Both Democratic and Republican parties need to come up with a cohesive plan for the American foreign policy that deviates from this ‘Israel first’ foreign policy, says Mark Dankof, a former US Senate candidate.
Dankof, who is also a broadcaster and pastor in San Antonio, Texas, made the remarks in an interview with Press TV on Tuesday while commenting on a statement by Democratic Party presidential candidate Joe Biden.
Biden said on Tuesday that the US Congress should move forward with impeachment proceedings against President Donald Trump if he blocks efforts to investigate matters "left undone" by Special Counsel Robert Mueller's investigation, just 18 months before the 2020 presidential election.
The former US vice president said that Democrats would have "no alternative" but to impeach the Republican president if he were to block a congressional investigation into whether he obstructed justice by firing former FBI Director James Comey.
“I think Mr. Biden is going down the wrong path in terms of this whole business of impeachment. The reason I say that is that they would definitely get him impeached in the House. They would not get a conviction in the Senate, which would simply take the American people through another two years of crisis on the top of the Russiagate investigation that is now completely discredited,” Dankof told Press TV.
“I think it’s a better strategy if Democrats do worry about what it is they propose in terms of policies on how to run the United States, or what they would propose which differs with this whole neoconservative Zionist foreign policy that both Mr. Trump and his Democratic counterparts seem to be in favor of, especially Mr. Biden,” he stated.

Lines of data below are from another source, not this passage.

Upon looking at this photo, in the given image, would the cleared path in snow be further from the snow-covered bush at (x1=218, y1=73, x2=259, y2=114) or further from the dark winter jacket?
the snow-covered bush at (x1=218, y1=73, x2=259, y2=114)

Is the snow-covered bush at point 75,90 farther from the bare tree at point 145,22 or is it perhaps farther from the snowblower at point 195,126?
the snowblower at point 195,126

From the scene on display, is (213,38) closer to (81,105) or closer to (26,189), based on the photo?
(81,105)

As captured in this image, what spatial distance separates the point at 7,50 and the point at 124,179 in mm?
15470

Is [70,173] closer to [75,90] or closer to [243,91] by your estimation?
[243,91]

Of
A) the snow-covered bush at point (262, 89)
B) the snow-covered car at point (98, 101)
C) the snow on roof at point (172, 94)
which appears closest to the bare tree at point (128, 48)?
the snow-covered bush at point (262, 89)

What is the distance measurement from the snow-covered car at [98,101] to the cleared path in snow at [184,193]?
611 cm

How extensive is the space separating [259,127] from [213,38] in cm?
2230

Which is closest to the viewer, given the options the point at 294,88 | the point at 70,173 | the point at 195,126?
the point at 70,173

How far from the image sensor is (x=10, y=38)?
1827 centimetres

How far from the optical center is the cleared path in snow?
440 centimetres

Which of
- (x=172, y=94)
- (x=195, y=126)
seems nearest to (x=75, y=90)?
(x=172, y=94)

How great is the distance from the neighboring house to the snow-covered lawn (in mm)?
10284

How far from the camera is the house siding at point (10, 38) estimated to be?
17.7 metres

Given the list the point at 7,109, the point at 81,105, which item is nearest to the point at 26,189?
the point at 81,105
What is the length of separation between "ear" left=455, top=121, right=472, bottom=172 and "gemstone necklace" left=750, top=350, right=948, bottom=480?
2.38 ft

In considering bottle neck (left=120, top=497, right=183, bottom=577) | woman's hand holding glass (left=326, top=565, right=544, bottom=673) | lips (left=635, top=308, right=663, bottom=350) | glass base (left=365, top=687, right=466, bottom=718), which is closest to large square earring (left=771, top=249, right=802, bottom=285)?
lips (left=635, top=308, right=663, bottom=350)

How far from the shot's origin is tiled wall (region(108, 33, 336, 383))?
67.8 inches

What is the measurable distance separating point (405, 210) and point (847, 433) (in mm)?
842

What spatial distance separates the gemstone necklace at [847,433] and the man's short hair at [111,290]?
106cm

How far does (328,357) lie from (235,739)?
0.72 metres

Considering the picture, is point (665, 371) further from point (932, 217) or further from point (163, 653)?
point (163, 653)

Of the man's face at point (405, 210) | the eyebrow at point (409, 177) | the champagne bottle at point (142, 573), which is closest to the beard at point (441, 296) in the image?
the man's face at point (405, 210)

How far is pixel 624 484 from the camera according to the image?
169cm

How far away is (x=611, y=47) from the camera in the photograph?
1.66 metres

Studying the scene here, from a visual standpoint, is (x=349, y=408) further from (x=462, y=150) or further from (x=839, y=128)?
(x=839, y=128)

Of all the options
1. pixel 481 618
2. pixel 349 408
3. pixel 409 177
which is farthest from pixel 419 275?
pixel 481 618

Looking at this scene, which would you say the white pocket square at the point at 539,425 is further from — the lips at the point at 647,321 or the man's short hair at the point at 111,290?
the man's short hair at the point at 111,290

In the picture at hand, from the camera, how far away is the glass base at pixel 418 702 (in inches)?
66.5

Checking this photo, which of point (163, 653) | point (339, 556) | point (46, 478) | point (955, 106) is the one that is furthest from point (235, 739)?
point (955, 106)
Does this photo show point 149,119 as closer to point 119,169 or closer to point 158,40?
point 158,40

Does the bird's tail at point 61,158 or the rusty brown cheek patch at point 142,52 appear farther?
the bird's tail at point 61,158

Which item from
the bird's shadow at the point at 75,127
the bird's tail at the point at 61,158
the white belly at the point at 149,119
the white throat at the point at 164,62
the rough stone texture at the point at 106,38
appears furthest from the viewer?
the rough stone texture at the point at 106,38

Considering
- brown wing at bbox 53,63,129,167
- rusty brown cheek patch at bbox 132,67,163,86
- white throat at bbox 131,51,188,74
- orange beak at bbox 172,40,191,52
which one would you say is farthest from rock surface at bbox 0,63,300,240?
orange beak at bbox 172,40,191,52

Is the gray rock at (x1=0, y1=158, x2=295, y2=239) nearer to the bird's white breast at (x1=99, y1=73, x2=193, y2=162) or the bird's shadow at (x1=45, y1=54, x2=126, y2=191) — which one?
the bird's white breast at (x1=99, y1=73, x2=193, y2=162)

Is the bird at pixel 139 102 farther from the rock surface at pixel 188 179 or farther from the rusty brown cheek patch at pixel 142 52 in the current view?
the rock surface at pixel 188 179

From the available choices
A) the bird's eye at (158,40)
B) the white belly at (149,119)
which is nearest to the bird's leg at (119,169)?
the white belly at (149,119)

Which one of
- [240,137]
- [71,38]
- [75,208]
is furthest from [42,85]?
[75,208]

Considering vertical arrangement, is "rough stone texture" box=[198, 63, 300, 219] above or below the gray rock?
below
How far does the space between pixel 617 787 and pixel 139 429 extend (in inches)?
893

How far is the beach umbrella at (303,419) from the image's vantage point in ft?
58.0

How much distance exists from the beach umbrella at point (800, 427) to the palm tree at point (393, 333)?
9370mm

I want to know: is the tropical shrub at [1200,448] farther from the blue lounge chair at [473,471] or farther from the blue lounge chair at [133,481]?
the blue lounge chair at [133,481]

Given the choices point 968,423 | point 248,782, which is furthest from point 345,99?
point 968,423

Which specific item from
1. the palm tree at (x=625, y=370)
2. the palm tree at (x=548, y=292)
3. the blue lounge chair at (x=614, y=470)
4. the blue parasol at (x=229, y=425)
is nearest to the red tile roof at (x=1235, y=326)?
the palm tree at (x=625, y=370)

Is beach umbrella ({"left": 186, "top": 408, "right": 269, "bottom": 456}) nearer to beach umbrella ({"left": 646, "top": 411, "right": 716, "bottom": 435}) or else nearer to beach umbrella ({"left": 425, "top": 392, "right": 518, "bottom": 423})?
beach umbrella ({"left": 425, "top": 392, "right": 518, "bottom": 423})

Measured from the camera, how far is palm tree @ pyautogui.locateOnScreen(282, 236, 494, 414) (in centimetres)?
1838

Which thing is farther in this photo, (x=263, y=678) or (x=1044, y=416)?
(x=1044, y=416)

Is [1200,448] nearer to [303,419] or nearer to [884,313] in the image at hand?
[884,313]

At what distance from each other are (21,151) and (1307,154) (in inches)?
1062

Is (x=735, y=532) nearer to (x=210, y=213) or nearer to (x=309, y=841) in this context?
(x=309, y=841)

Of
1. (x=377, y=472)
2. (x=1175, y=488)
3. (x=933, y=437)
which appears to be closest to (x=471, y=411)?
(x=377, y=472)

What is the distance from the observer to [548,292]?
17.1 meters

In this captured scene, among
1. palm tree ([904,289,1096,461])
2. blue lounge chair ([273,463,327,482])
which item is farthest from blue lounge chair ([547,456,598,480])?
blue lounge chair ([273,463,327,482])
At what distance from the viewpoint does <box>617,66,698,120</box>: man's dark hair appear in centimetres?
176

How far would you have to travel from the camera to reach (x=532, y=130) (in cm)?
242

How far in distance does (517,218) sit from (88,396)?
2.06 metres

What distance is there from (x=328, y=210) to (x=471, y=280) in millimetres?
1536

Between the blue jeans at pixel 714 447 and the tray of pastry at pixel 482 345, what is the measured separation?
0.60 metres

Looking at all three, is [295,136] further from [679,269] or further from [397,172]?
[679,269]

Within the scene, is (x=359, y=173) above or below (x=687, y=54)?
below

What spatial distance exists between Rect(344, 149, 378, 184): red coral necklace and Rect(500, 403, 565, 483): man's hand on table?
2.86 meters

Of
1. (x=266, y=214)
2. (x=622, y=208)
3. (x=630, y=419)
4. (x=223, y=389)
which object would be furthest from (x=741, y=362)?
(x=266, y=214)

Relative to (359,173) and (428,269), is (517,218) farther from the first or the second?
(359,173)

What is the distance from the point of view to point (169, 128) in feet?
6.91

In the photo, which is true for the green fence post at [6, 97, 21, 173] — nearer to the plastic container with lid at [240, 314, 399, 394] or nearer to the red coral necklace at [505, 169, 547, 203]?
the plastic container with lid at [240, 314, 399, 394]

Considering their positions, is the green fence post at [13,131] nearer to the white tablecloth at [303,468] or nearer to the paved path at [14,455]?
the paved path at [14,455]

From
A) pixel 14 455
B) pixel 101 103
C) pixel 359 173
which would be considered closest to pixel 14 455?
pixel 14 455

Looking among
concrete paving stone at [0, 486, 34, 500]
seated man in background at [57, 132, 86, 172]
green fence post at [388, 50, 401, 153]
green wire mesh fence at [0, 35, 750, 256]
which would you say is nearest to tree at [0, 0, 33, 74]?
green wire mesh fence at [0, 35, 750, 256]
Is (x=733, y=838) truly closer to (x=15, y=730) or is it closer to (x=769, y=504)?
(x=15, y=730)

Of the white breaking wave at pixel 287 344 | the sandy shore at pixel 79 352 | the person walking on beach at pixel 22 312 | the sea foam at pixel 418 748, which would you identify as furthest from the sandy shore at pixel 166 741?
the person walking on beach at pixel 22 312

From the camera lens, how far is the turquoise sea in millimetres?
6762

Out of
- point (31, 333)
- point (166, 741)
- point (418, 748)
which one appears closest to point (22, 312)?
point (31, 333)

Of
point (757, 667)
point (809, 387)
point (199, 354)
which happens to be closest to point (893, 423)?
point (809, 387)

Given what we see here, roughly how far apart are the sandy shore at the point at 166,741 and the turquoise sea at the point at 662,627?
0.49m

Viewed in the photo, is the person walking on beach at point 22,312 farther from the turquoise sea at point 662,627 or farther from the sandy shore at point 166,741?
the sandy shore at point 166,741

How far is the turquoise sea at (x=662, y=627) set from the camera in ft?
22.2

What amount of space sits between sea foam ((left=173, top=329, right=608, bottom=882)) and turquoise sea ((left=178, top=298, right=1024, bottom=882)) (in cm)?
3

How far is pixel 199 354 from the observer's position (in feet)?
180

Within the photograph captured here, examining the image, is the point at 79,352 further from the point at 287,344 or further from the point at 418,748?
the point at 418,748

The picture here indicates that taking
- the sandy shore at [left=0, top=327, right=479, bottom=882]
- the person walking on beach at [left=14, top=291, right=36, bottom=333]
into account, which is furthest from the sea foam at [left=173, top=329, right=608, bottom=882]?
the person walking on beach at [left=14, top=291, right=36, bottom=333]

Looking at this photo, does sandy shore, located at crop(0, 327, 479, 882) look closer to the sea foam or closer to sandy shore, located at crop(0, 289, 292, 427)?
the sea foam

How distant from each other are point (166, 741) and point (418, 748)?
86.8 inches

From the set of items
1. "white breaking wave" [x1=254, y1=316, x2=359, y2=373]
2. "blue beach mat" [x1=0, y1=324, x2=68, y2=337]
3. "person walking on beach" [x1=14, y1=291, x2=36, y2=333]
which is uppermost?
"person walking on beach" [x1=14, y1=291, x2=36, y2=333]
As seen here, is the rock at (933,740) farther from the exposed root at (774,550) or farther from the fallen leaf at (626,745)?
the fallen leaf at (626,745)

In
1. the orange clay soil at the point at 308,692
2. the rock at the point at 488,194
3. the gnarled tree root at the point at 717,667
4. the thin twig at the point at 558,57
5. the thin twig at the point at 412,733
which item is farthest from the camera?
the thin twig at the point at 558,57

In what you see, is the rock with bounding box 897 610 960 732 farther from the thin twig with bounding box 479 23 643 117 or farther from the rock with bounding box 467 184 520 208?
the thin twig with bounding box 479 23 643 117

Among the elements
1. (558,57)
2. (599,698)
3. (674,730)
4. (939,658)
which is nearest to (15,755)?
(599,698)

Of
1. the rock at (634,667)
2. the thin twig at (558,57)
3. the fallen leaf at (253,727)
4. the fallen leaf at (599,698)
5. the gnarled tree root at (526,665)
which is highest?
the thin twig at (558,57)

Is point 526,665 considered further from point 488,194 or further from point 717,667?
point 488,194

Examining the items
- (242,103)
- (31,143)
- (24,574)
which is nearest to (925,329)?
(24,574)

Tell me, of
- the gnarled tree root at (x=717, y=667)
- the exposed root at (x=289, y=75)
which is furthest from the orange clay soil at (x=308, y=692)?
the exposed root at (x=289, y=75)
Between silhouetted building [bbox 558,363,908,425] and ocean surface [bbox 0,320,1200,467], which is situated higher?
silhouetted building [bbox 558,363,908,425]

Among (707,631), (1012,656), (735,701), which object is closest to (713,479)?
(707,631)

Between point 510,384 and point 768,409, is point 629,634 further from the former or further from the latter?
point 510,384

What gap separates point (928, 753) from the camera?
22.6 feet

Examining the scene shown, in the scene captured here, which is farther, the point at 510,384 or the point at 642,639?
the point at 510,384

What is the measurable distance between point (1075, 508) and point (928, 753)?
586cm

“What we have here is a crisis in both of the major parties. It seems to me that in the run-up to 2020, rather than all of this talk about impeachment and Russiagate and all this other nonsense, both of the major political parties need to come up with a cohesive plan for the American foreign policy that deviates from this ‘Israel first’ foreign policy, which both the United States and both of its major political parties have been pursuing for all these decades,” the analyst noted.